Friday, January 10, 2014

Four Minutes

What can you do in four minutes? In four minutes at the beginning of each school day we can orient ourselves as a classroom community to God--to receive all the day’s learning opportunities and challenges with thanksgiving, in his strength, for his glory. The perennial question is how to keep the opening prayer from devolving into a rote “Thank-you-for-this-day-please-help-us-glorify-you-in-it” before jumping into the “real” business of the day.

I’ve found it effective to center our brief daily class devotions on something related to the themes, content, or skills we are working on in class. That not only gives both focus and variety (no more opening the Bible to pick a verse blindly, or wondering if I haven’t already read this verse this year), but also keeps the Biblical perspective permeating the unit rather than restricted to the initial lecture. In this way it models the reintegration of the divide we’ve created between God’s Word and world. 

Theme-related: This is easiest in a literature unit. Any theme that is such a universal human concern that great literature has been written to grapple with it, certainly God has something to say about that theme. And certainly seeing the world as a God-created, sin-shattered, God-redeemed place and our roles in it as his worshipers, his stewards, and his hands and feet in the broken places has some affect on how we grapple with that theme. Here are some of the ways I’ve come up with theme related devotions in World Literature (English 10):
  • Bible stories/passages related to the theme: The parable of the Good Samaritan for “Who is my neighbor?” or 1 Corinthians 13 for “What is love?”
  • Collected pieces related to the theme: Just this week I used a YouTube video a friend had posted on FaceBook to illustrate the power for good that creativity with words can have. I also use sources like the end of “The Weight of Glory” by C.S. Lewis for implications of people being made in the image of God on how we treat our neighbor; anecdotes from John Ortberg books about having a mission or making a difference; a news story that illustrates people’s inhumanity to each other or the possibility of grace when a person risks stepping out of the bystander role to love a neighbor.
  • Devotional by the author we are reading. The most serendipitous discovery of my life along these lines was the devotional Instrument of Thy Peace by Alan Paton, whose novel Cry, the Beloved Country we study. I edit and excerpt as I read, but in the devotions, Paton expounds on many of the themes we talk about as we read the novel, and it becomes clear that the teacher is not making applications that had never crossed the author’s mind!
  • My own creation: Really just an expansion of the first one--finding a number of Bible stories and passages and drawing out the themes. Yes, this is the most work, but also the most fun.
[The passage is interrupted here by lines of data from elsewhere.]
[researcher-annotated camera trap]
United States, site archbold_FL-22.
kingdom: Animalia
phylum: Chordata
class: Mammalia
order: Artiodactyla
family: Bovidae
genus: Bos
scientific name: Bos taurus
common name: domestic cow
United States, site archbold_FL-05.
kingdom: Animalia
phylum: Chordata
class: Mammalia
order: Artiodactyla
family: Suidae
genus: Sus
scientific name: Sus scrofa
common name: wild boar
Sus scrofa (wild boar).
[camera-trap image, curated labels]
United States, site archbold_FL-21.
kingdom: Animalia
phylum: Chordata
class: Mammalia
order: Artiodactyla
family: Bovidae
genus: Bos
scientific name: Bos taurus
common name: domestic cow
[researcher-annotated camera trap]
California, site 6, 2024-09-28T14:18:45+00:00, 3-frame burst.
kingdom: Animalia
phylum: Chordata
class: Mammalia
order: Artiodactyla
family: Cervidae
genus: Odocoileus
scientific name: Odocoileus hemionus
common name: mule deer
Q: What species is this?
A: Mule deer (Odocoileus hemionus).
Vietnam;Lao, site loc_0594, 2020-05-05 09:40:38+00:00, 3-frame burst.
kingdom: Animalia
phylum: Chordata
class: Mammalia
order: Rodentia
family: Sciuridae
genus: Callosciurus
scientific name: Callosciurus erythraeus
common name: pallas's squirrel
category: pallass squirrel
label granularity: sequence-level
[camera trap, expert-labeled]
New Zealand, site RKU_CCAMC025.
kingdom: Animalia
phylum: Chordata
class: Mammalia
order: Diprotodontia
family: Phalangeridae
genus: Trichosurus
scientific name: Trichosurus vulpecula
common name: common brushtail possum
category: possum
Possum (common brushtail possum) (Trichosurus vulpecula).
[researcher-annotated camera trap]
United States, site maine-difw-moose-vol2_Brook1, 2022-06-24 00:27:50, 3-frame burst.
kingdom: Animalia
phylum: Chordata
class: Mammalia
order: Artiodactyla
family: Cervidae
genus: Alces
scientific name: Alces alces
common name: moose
For my introductory unit, I actually wrote up a model biblical perspective essay expanding the unit’s enduring understanding “Because people are made in the image of God, we are creative, communicative truth-seekers.” I give students copies, and then read and discuss a paragraph per day. Less intensive, right now I have notes I’m talking through for our grammar unit devotions about a creation/fall/redemption/restoration perspective of language. They include the juxtaposition of the story of Babel and the story of Pentecost and the creative range God gave Adam in naming the animals.

Content-related: Reading Psalms during poetry (Did you know that 40% of the Old Testament is poetry? And understanding general poetic devices as well as specific traits of Hebrew poetry can deepen our reading of that poetry?); retelling the story Esther when studying the functions of irony.

Skill-related: One of my favorites here is reading the first chapter of Quentin Schultze’s An Essential Guide to Public Speaking: Serving Your Audience with Faith, Skill, and Virtue, a couple of paragraphs per day, during a unit on speech.

I used to shy away from this, thinking it wasn’t fair if my first period class got more biblical perspective than my other periods. Then I realized that was crazy--why starve one cat because I can't feed them all? Of course I work as much biblical perspective as possible into my other periods. But why not connect it all up even better for first period?


If you are a first period teacher in a Christian school, and you have a couple of extra minutes added to first period in which to open with devotions, how do you or could you use that time to connect kids’ faith with what they are about to learn?